* **Selected excerpt**:
============================================================

I am given a four dimensional, symbolic, real, symmetric covariance
matrix. This matrix represents the correlations of four, zero mean,
normally distributed random variables. All entries in the matrix are
real and all diagonal entries are positive.
I am trying to find the rotation matrix that will diagonalize the
given covariance matrix. This is the same as saying that I am trying
to find all of the eigenvectors for the covariance matrix.
I know from theory that for a real, symmetric, positive definite
matrix there is a full set of eigenvectors and that all of the
eigenvalues are real.
Unfortunately, I have been unable to get Mathematica to return these
eigenvectors.
Can anyone suggest some neat mathematical or Mathematica tricks that
will help Mathematica converge to a solution?
Previous failed attempts:
corr= {{a, b, c, d },
{b, f, g, h },
{c, g, k, l },
{d, h, l, p } }
(1) evectors = Eigenvectors[ corr ];
(*Never converges...5days on a PC-386DX Mathematica 2.2 *)

============================================================

* **Given material**:
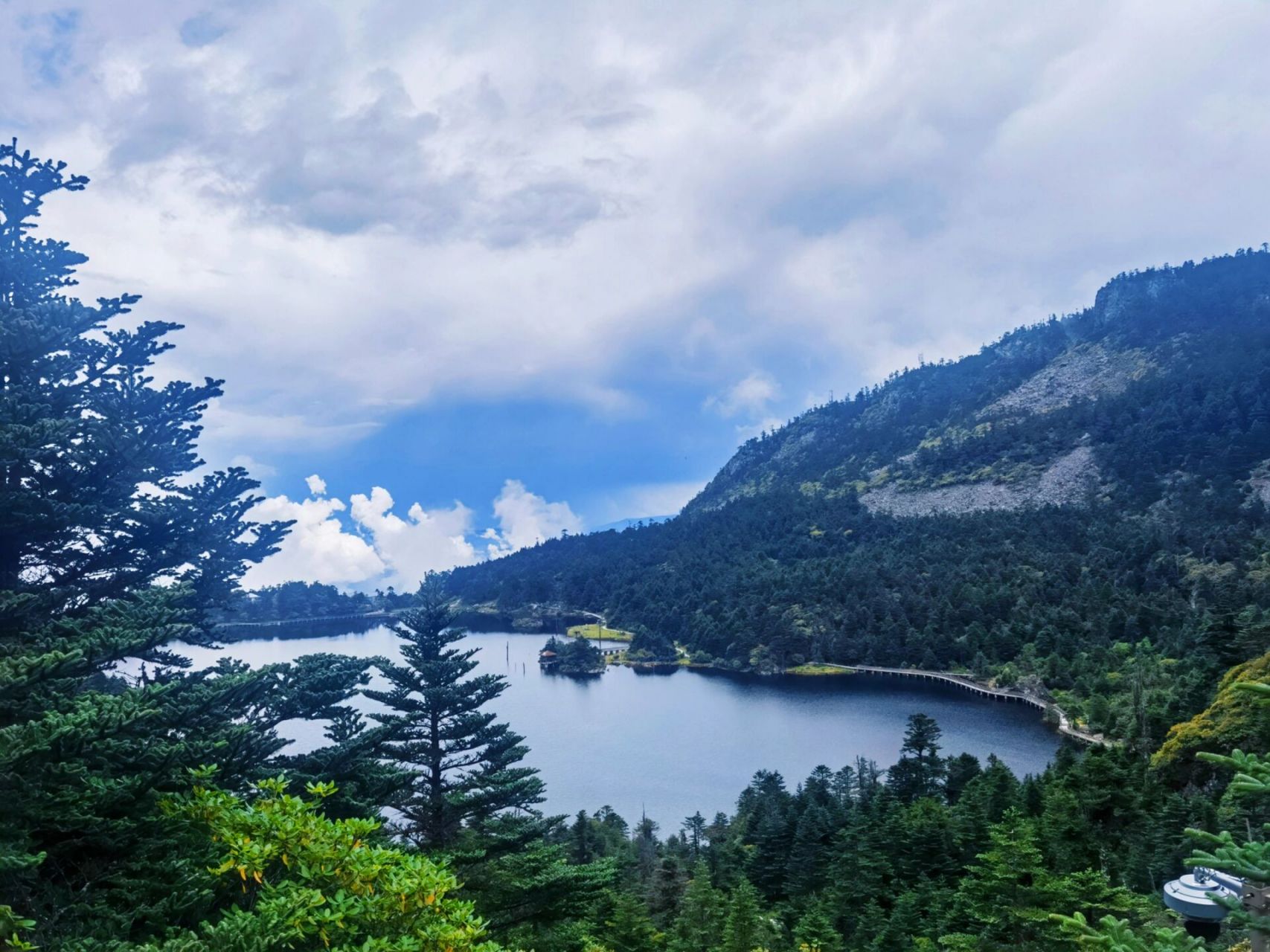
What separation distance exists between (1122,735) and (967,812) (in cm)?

============================================================

* **Required tasks**:
• 1. For the post about finding eigenvectors in Mathematica, say whether each statement agrees with it: (a) every diagonal entry of the matrix is positive, (b) the four random variables have nonzero means, (c) Mathematica returned the eigenvectors. Answer yes or no for each, and quote the words of the post that decide it.
• 2. Write out the part of the post about finding eigenvectors in Mathematica starting at "I am trying to" and ending at "to a solution?", replacing "rotation matrix" with "orthogonal matrix".
The data above plays no part in what is asked here.

* **Responses by task**:
• 1.
(a) Yes: "all diagonal entries are positive"
(b) No: "four, zero mean, normally distributed random variables"
(c) No: "I have been unable to get Mathematica to return these eigenvectors"

• 2.
I am trying to find the orthogonal matrix that will diagonalize the
given covariance matrix. This is the same as saying that I am trying
to find all of the eigenvectors for the covariance matrix.
I know from theory that for a real, symmetric, positive definite
matrix there is a full set of eigenvectors and that all of the
eigenvalues are real.
Unfortunately, I have been unable to get Mathematica to return these
eigenvectors.
Can anyone suggest some neat mathematical or Mathematica tricks that
will help Mathematica converge to a solution?